[DATA PROVIDED — start]

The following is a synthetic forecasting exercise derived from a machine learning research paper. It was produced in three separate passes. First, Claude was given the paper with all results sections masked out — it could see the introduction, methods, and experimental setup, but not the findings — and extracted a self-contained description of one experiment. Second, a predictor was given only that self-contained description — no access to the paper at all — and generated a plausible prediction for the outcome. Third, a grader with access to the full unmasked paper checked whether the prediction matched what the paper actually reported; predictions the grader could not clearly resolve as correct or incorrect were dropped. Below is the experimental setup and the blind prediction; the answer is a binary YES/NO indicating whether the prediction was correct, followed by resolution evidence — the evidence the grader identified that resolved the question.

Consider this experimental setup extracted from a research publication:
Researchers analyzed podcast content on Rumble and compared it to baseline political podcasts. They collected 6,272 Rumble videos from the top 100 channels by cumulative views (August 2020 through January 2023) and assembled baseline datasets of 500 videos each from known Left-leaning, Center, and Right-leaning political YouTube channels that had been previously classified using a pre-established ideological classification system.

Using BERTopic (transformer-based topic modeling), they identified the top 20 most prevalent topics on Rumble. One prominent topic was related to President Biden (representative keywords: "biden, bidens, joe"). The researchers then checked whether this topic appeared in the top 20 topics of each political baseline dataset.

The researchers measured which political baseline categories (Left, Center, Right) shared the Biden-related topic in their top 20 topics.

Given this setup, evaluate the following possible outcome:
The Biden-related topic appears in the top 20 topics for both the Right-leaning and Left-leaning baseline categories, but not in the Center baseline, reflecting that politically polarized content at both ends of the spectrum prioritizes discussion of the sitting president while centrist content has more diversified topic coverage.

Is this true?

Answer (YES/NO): YES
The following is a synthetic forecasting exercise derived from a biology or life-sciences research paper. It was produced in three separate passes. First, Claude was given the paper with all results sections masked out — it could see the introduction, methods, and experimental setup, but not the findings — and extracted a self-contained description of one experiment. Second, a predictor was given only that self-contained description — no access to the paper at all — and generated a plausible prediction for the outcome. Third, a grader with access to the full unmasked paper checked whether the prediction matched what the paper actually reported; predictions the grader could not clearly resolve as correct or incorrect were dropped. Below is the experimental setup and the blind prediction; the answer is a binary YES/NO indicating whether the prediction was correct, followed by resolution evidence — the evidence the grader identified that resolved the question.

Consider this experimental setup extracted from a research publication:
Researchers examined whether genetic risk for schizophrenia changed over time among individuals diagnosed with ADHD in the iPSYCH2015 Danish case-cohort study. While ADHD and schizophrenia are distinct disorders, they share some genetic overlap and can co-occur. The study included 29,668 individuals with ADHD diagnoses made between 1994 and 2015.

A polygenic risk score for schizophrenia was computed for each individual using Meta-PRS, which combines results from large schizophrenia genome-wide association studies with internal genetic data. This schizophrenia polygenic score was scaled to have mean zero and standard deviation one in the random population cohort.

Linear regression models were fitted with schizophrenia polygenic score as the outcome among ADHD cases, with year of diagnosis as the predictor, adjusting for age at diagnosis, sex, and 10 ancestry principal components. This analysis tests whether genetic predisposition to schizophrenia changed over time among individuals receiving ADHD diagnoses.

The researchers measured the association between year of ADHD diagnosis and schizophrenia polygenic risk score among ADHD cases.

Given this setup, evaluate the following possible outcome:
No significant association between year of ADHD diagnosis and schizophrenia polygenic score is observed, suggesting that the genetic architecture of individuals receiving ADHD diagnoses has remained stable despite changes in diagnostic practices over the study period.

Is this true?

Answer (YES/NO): NO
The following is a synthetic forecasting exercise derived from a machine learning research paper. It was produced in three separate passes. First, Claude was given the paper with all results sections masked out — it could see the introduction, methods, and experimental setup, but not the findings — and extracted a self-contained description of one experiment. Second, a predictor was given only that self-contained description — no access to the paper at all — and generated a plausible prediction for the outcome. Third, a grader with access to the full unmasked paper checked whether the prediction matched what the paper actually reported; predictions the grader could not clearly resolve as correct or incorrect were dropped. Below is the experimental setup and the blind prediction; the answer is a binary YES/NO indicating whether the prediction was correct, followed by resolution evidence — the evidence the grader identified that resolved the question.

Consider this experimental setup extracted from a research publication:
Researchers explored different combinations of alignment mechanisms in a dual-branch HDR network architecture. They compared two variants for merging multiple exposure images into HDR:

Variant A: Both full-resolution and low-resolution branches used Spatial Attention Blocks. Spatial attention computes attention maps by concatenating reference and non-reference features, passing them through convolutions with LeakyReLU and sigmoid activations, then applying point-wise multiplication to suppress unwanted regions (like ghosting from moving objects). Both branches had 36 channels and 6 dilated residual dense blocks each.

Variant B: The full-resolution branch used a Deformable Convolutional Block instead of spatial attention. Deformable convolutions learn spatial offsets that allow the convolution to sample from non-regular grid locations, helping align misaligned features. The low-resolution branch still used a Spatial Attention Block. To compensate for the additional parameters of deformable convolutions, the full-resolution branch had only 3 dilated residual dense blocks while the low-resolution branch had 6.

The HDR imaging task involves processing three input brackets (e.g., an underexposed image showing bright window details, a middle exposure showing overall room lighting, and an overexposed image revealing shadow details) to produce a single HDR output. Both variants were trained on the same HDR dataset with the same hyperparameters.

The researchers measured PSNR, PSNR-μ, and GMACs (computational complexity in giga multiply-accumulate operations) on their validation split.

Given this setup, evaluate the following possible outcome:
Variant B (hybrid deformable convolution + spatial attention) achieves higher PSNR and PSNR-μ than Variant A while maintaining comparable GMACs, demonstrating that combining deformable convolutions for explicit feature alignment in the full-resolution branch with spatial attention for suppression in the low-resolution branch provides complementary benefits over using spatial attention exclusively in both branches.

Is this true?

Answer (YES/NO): NO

[DATA PROVIDED — finish]

EXERCISE: Return each line of the entries that holds the string "measured".

ANSWER FOR THE TASK:
The researchers measured which political baseline categories (Left, Center, Right) shared the Biden-related topic in their top 20 topics.
The researchers measured the association between year of ADHD diagnosis and schizophrenia polygenic risk score among ADHD cases.
The researchers measured PSNR, PSNR-μ, and GMACs (computational complexity in giga multiply-accumulate operations) on their validation split.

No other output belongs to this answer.